▶ Input
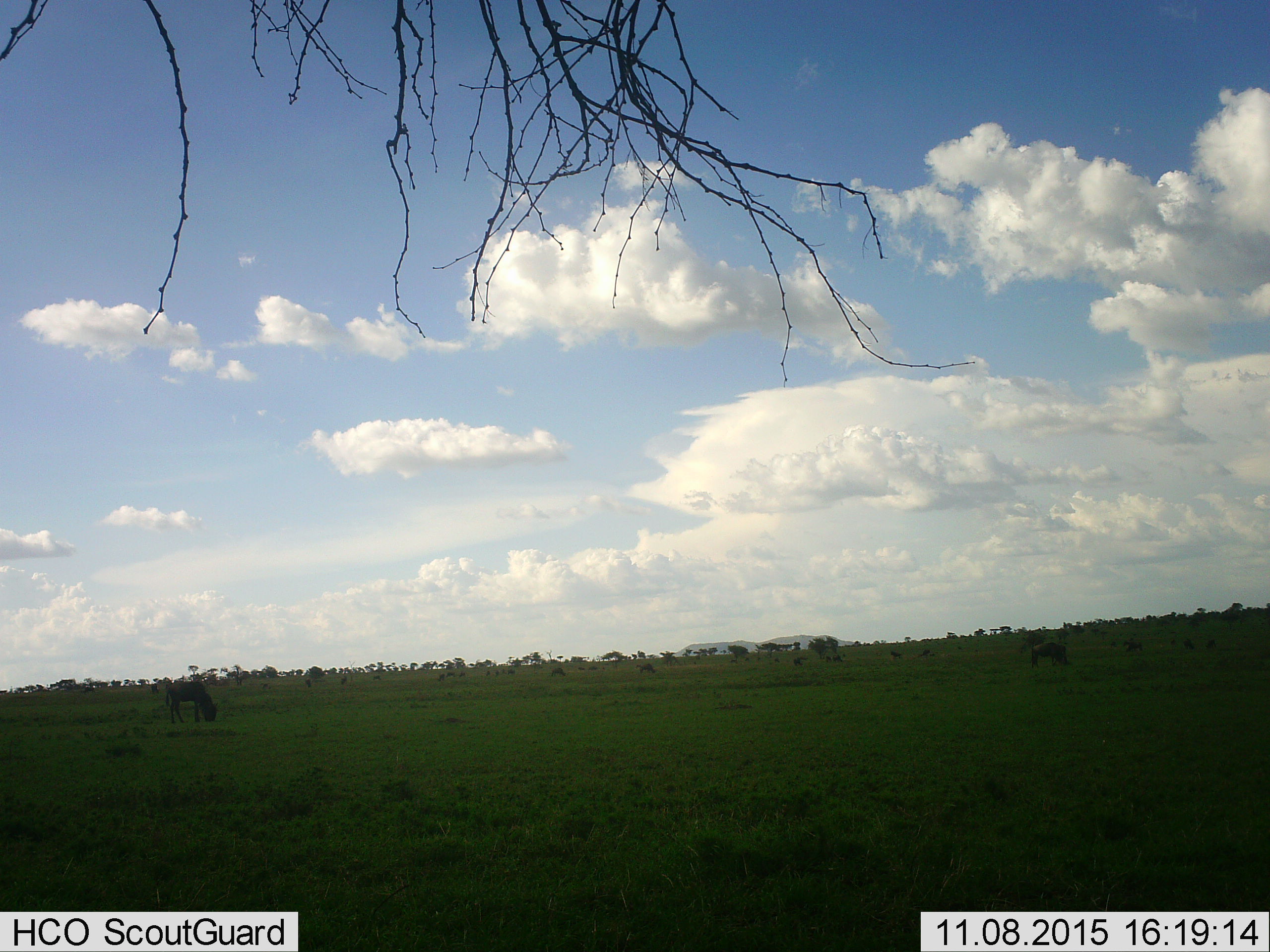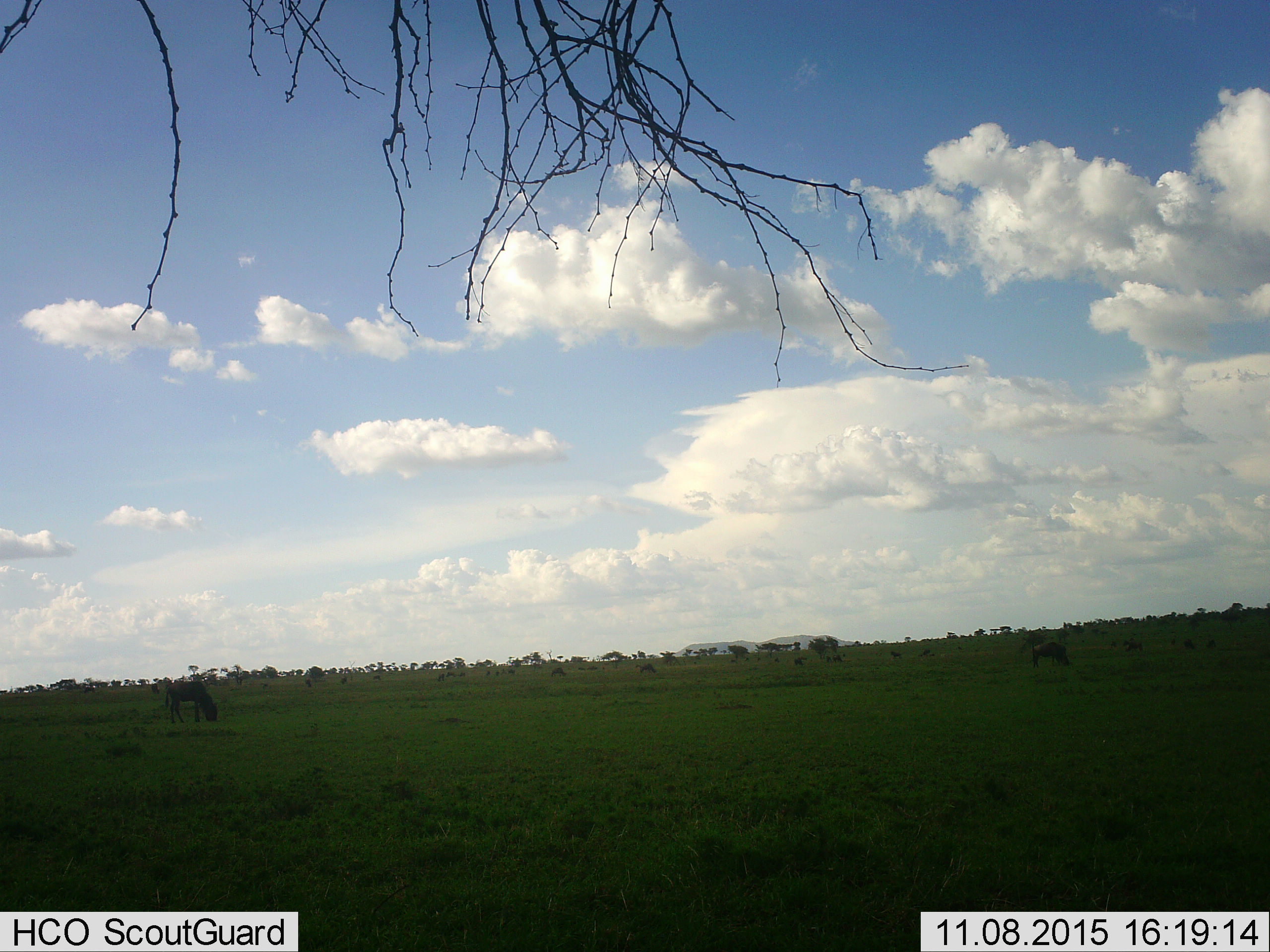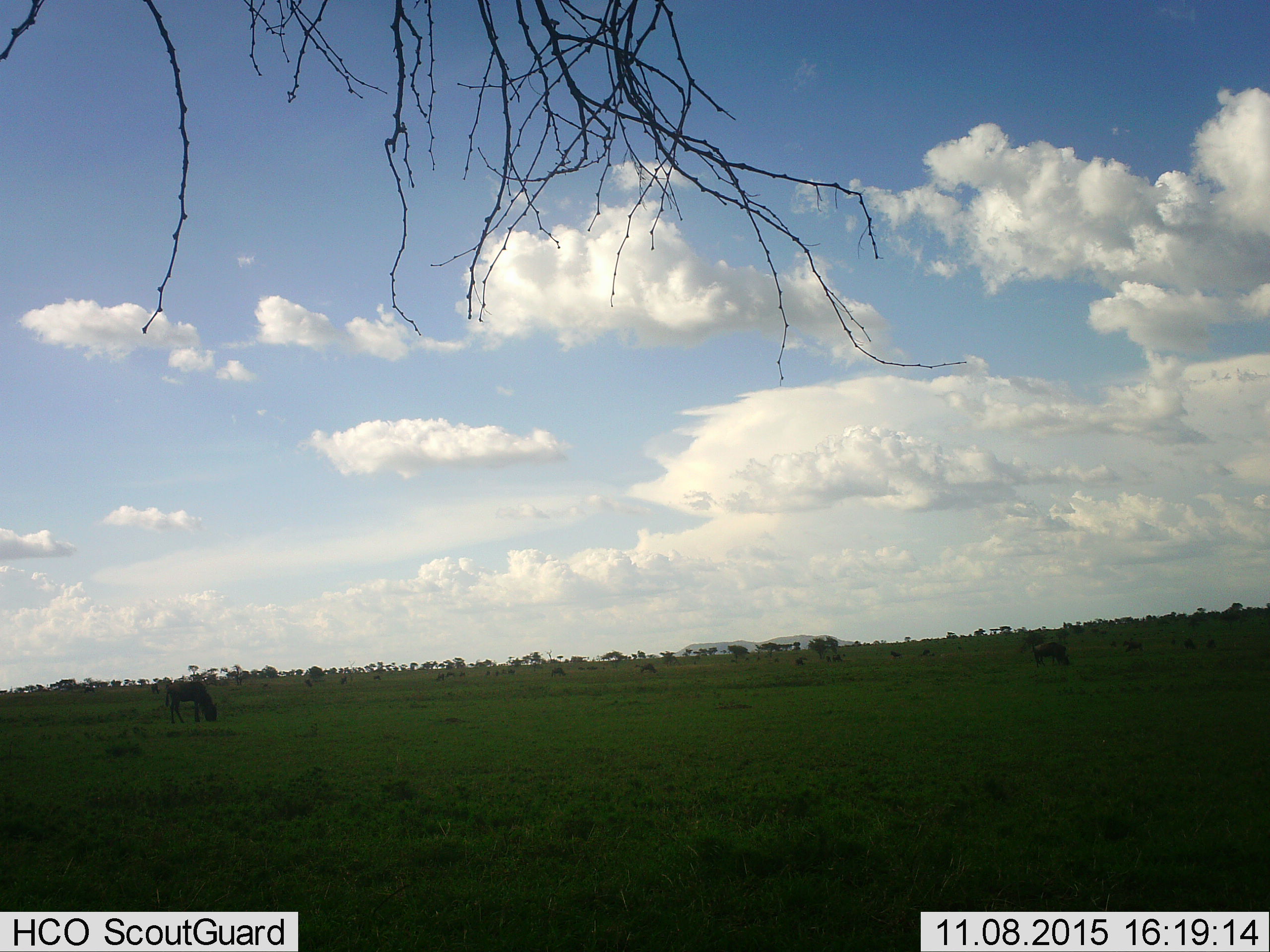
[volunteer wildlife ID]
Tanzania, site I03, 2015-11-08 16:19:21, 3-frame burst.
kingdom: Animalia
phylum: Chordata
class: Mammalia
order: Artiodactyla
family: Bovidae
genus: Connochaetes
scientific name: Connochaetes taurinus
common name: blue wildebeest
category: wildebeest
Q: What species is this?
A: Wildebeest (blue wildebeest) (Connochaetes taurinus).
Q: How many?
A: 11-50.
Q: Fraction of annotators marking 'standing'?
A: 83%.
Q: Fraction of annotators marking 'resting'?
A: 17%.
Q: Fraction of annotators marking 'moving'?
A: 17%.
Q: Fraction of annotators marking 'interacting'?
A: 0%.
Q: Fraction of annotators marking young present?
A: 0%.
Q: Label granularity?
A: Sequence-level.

...

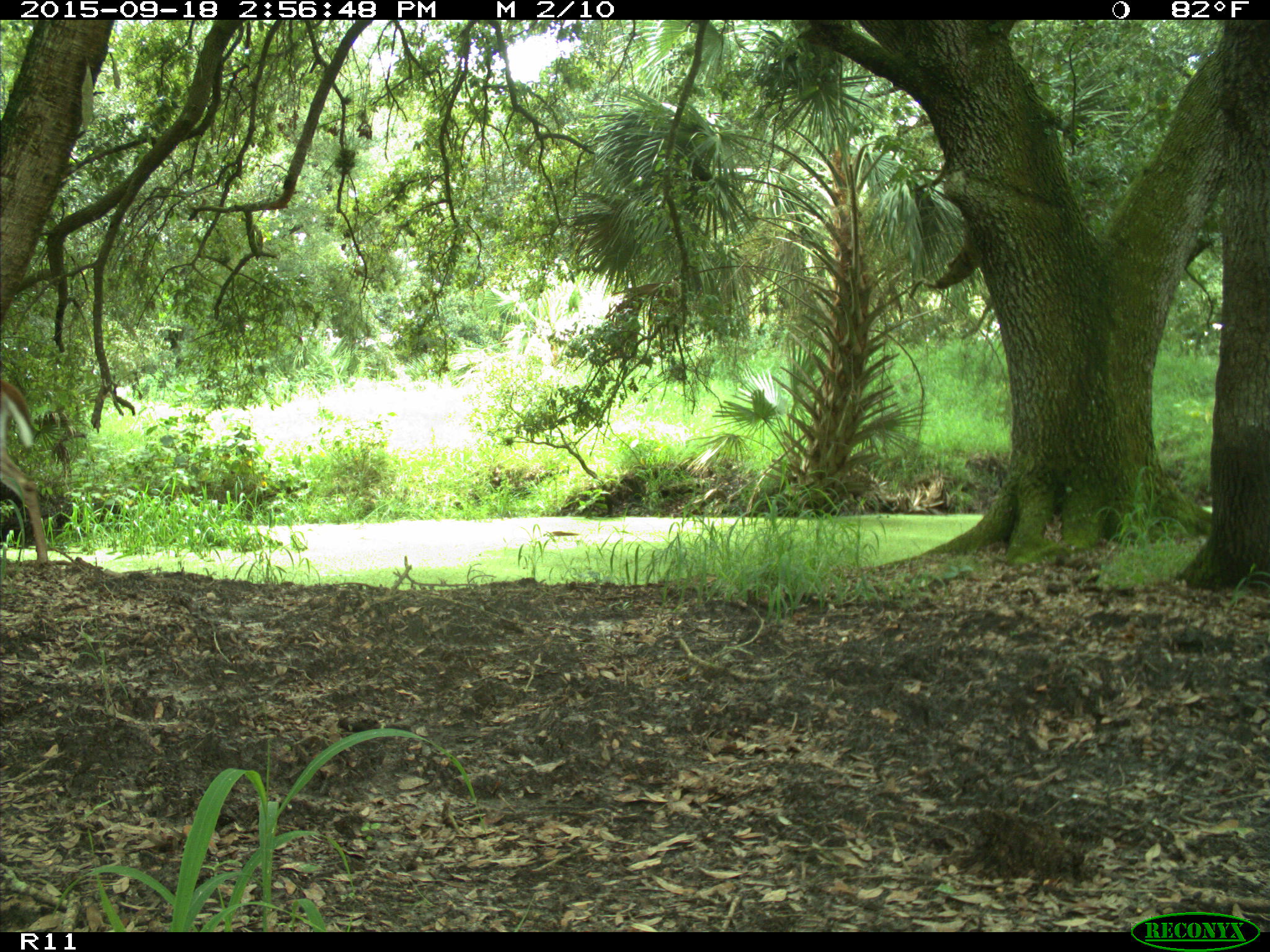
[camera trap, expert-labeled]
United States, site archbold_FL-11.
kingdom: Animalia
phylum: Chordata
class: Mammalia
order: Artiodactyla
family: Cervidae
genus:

▶ Exercise objective
Your task is to restate, word for word, only those lines above that fall between the line holding "[volunteer wildlife ID]" and the line holding "A: Sequence-level.", inclusive.

▶ Output for this exercise
[volunteer wildlife ID]
Tanzania, site I03, 2015-11-08 16:19:21, 3-frame burst.
kingdom: Animalia
phylum: Chordata
class: Mammalia
order: Artiodactyla
family: Bovidae
genus: Connochaetes
scientific name: Connochaetes taurinus
common name: blue wildebeest
category: wildebeest
Q: What species is this?
A: Wildebeest (blue wildebeest) (Connochaetes taurinus).
Q: How many?
A: 11-50.
Q: Fraction of annotators marking 'standing'?
A: 83%.
Q: Fraction of annotators marking 'resting'?
A: 17%.
Q: Fraction of annotators marking 'moving'?
A: 17%.
Q: Fraction of annotators marking 'interacting'?
A: 0%.
Q: Fraction of annotators marking young present?
A: 0%.
Q: Label granularity?
A: Sequence-level.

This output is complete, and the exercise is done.